Adi Hütter wollte sich damit gar nicht lange aufhalten. Er wäre vorher mit einem „dreckigen Sieg“ zufrieden gewesen, sagte er nachher, „jetzt nehme ich das 1:0 gerne.“ Der Sieg war verdient, und hätte deutlich höher ausfallen müssen. „Es war ein verdienter Arbeitssieg“, sagte der Frankfurter Trainer, „ich wusste, dass es nach Mailand kein einfaches Spiel werden würde.“ Auch das Publikum bewies ein feines Gespür für den körperlichen und mentalen Zustand der Mannschaft. Die Eintracht wurde begeistert gefeiert, Fehler wurden ohne Murren hingenommen, toleriert. Hütter lobte seine Spieler für eine „große Willensleistung“ und war „Stolz“ auf die Mannschaft.

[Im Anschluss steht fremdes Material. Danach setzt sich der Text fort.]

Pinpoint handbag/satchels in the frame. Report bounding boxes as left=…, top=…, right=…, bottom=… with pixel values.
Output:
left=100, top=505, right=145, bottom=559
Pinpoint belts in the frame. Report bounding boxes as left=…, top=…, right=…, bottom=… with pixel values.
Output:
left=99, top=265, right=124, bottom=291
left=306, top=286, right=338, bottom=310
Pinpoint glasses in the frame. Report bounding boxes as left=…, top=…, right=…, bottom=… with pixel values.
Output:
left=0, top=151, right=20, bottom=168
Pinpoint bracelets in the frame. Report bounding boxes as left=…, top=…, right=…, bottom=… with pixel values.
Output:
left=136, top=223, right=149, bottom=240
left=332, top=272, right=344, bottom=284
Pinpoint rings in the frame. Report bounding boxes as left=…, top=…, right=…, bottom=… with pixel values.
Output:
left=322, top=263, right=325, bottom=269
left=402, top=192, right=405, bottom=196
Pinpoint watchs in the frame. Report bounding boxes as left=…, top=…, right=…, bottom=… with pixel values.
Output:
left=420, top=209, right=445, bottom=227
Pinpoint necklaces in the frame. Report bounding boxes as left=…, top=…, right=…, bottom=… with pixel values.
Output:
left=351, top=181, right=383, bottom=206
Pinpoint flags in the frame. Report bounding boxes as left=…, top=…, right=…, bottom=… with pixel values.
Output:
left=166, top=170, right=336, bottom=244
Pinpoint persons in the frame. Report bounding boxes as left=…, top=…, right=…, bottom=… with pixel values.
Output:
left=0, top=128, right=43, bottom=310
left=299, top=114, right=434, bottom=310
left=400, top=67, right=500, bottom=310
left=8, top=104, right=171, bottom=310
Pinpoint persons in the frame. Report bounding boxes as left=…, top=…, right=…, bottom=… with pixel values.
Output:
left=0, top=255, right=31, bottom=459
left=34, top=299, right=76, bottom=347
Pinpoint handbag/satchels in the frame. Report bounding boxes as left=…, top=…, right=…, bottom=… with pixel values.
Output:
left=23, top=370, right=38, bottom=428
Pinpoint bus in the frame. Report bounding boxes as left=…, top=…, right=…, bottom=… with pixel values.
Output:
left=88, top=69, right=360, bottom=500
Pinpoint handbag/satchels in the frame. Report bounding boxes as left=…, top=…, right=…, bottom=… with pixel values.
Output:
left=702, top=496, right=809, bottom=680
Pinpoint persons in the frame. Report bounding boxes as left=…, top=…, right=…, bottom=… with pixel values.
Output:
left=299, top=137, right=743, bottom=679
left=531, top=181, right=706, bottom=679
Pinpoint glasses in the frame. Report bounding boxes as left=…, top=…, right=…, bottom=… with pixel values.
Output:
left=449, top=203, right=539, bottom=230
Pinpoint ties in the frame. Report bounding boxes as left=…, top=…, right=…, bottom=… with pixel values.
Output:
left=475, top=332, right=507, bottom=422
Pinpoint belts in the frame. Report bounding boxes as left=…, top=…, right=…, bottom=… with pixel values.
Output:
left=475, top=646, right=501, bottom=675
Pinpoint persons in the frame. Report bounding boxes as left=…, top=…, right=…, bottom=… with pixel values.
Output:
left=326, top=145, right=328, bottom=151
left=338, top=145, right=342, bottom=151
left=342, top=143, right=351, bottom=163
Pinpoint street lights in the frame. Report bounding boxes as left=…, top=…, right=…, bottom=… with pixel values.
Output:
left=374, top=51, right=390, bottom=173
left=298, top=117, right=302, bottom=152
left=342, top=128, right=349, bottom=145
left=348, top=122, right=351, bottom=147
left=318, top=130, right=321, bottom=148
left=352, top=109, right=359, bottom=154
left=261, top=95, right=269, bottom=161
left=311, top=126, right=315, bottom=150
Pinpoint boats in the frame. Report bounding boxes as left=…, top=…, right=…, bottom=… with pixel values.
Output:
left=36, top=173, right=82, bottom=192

Dass die Frankfurter auf dem besten Weg zu einem echten Spitzenteam sind, zeigt auch die Ausgeglichenheit in den Mannschaftsteilen. Über Wochen und Monate waren die Stürmer die gefeierten „Helden“, seit ein paar Spielen trägt daneben auch die abwehrende Abteilung große Verantwortung für die Erfolge. Von den letzten fünf Spielen hat die Eintracht viermal „zu Null“ gespielt und nur ganz wenige Chancen des Gegners zugelassen. Hinteregger, Hasebe und Ndicka, der diesmal von Touré vertreten wurde, spielen sicher, souverän, voller Selbstvertrauen. Und der Torwart wird immer besser. Als die Eintracht Kevin Trapp gebraucht hat, war er da. Bei der einzigen wirklich nennenswerten Nürnberger Gelegenheit in der zweiten Halbzeit, wehrte Trapp einen verdeckten Schuss von Behrens glänzend ab. „Kevin hat uns den Sieg festgehalten“, sagte Hütter.

Wie weit die Eintracht inzwischen auf ihrem Weg nach oben schon vorangekommen ist, macht eine Aussage des Nürnberger Trainers deutlich. „Mein Kollege konnte in der zweiten Halbzeit Haller und Rebic einwechseln“, sagte Boris Schommers, „das muss man sich einmal vorstellen, zwei solche Klassestürmer auf der Bank...“ Auch das zeichnet eine Spitzenmannschaft aus.